A group of Republican Senators have introduced the IMPACT Act, a bill to reinstate and expand reporting requirements to determine the impact of opportunity zone investing.
Opportunity zones were created as part of the Tax Cuts and Jobs Act of 2017 to incentivize investment in certain low-income communities designated as opportunity zones. Investors may be able to defer capital gains through 2026 and receive up to a 15 percent tax reduction on current gain, as well as eliminate capital gains taxes on any returns generated by the opportunity zone investment, if it is held for at least 10 years.

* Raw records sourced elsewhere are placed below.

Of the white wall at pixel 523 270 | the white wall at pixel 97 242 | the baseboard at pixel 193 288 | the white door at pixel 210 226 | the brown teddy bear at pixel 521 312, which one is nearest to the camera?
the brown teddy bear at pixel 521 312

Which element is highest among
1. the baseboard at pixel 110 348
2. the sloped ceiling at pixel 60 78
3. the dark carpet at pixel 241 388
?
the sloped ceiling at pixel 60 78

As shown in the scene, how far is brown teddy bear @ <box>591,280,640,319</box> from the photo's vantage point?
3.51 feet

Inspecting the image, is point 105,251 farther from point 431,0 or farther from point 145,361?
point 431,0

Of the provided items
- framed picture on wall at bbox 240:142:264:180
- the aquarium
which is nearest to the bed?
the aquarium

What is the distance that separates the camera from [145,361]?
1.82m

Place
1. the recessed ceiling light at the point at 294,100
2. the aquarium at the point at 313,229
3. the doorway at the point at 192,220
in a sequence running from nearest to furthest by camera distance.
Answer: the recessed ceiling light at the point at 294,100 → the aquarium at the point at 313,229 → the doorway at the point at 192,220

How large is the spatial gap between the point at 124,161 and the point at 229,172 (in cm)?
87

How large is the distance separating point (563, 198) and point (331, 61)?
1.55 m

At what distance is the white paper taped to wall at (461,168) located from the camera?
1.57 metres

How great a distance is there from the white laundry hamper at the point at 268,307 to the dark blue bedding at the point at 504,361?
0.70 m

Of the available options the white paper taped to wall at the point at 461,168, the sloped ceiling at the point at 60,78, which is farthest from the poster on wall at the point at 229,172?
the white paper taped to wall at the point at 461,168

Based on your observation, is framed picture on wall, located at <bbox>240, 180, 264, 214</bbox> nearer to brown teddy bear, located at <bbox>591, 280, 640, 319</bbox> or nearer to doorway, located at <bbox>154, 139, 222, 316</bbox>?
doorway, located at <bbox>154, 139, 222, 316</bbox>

Senator Tim Scott (R-SC), along with Senate Finance Committee Chairman Chuck Grassley (R-IA), Senators Marco Rubio (R-FL), Shelley Moore Capito (R-WV), Todd Young (R-IN), Joni Ernst (R-IA), Bill Cassidy (R-LA), and Cory Gardner (R-CO) introduced IMPACT Act, or improving and reinstating the monitoring, prevention, accountability, certification, and transparency provisions of opportunity zones.
Opportunity zones were initially proposed by Sen. Scott’s Investing in Opportunity Act more than four years ago and included reporting requirements, however, procedural rules stripped the requirements out of the opportunity zones provisions when they were added into the 2017 tax reform package.
“Opportunity zones provide thousands of low-income communities, both urban and rural, across the country with the potential to transform the future for generations to come,” said Sen. Scott. “The IMPACT Act’s reporting requirements will help show communities and investors that the initiative is working, as well as help root out any fraud or abuse. This is an important piece of the puzzle to help the more than 31 million Americans living in opportunity zones experience a brighter future.”
Specifically, the IMPACT Act codifies requirements for qualified opportunity funds to report information on the value of total assets held by the fund, the location and value of opportunity zone property held by the fund, whether the property is owned or leased, information on disposed investments during the tax year, information on the location and industry classification codes of businesses receiving equity investments as well as the value of those investments.
The legislation also requires reporting on the number of people employed through opportunity zone investments, what funds are receiving investments, investment and disposition dates, and other measurements that allow the IRS to track both the deferral and recognition of gains, the trajectory of the investments over time.
The bill also includes penalties for both individuals and funds that fail to accurately and appropriately file the required returns or statements and penalizes anyone who attempts to take advantage of the tax incentive for fraudulent purposes.
The Treasury Department must also make certain information public including the total number of funds, the total assets of all funds, the distribution of opportunity zone investments across different industry classification codes, the percentage of all opportunity zones that have received investment through the incentive, the total amount of opportunity fund investments made in each census tract, the distribution of investments in real property and active businesses, data deciphering the sizes of businesses receiving investment, and numbers of jobs created or sustained by those businesses in light of the investments.
In addition to the annual reporting Treasury is required to produce, in five years and again five years later, Treasury is required to work with relevant agencies to provide a comprehensive report to list economic and demographic data points to provide a view on the impact to each census tract over time.
This includes the unemployment rate of the zone, education levels of zone residents, the availability of affordable housing and percentage of income used for rent, impacts to median family income, the presence of specific industries and new business starts that create jobs, home equity impacts for residents, and more.